In this typical stock-drop case, this decision should remind ESOP fiduciaries (including, for example, 401(k) plans that structure employer matching contributions as an ESOP) that adhering to the basic principles of procedural prudence under ERISA is critically important. However, the Supreme Court’s decision goes beyond the elimination of the presumption of prudence previously created by the courts of appeals. It also describes pleadings requirements that will be difficult for plaintiffs to meet.
 
First, it is not enough for plaintiffs to generally allege that fiduciaries should have known that the market was over- or undervalued based on publicly available information alone. Just like any other investors, fiduciaries may, as a rule, prudently rely on market prices. Special circumstances affecting the reliability of the market prices are needed in that case. The Supreme Court did not elaborate on what these special circumstances might be, but the plaintiff must plausibly allege that fiduciaries should have taken a different course of action on the basis of such circumstances.
 
Second, if a claim states a lack of prudence based on inside information, the plaintiff must plausibly allege that the fiduciaries should have taken an alternative action that does not violate applicable securities laws, such as any prohibitions against insider trading.

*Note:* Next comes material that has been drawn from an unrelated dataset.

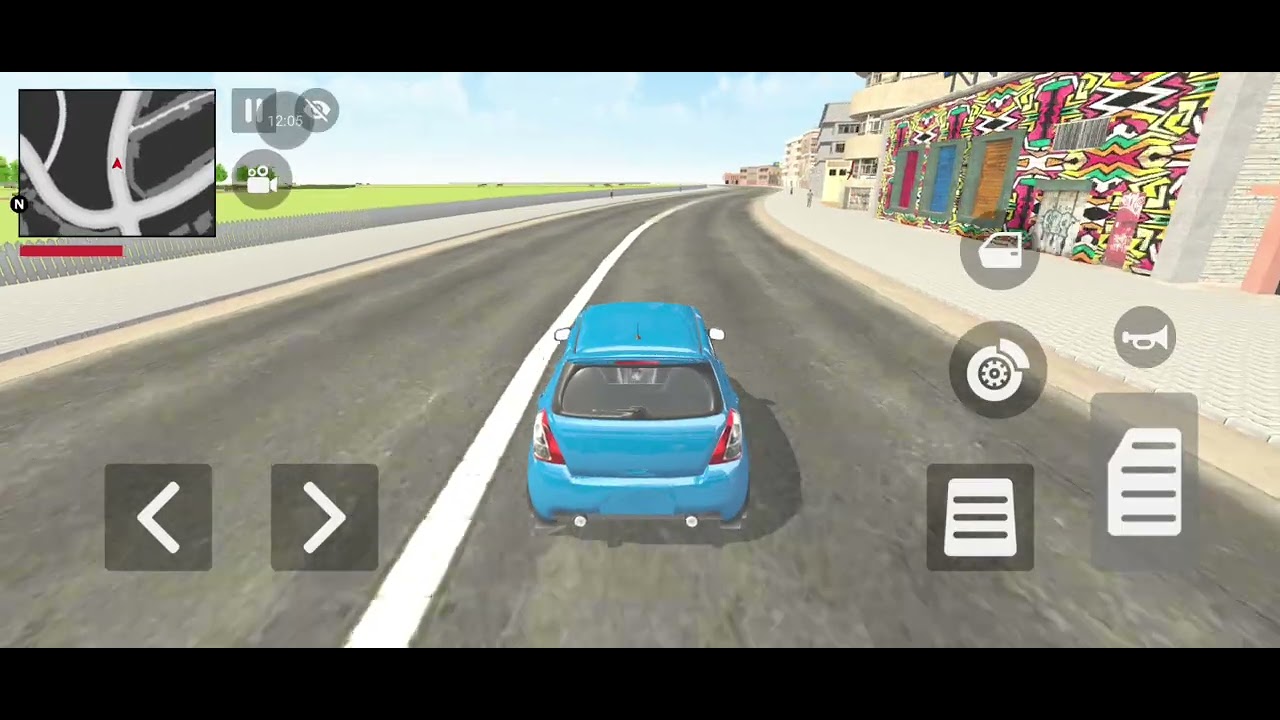 #_Indian bike game #_ इंडियन बाइक गेम #_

The fiduciaries should demonstrate that such action would not do more harm than good, such as telling the market that insider fiduciaries view employer stock as a bad investment, thus causing an abrupt decrease in stock prices.
 
These are likely to be significant hurdles for plaintiffs. The elimination of the presumption of prudence for ESOP fiduciaries will not necessarily result in more decisions holding fiduciaries liable for breach of their duties. It will not be easy for plaintiffs to survive a motion to dismiss for failure to state a claim. However, because ESOP fiduciaries can no longer rely on a presumption of prudence when investing (or continuing to invest) in employer stock, it is important for them, like any other plan fiduciaries, to be able show that they acted as prudent experts when monitoring employer stock as an investment for plan participants.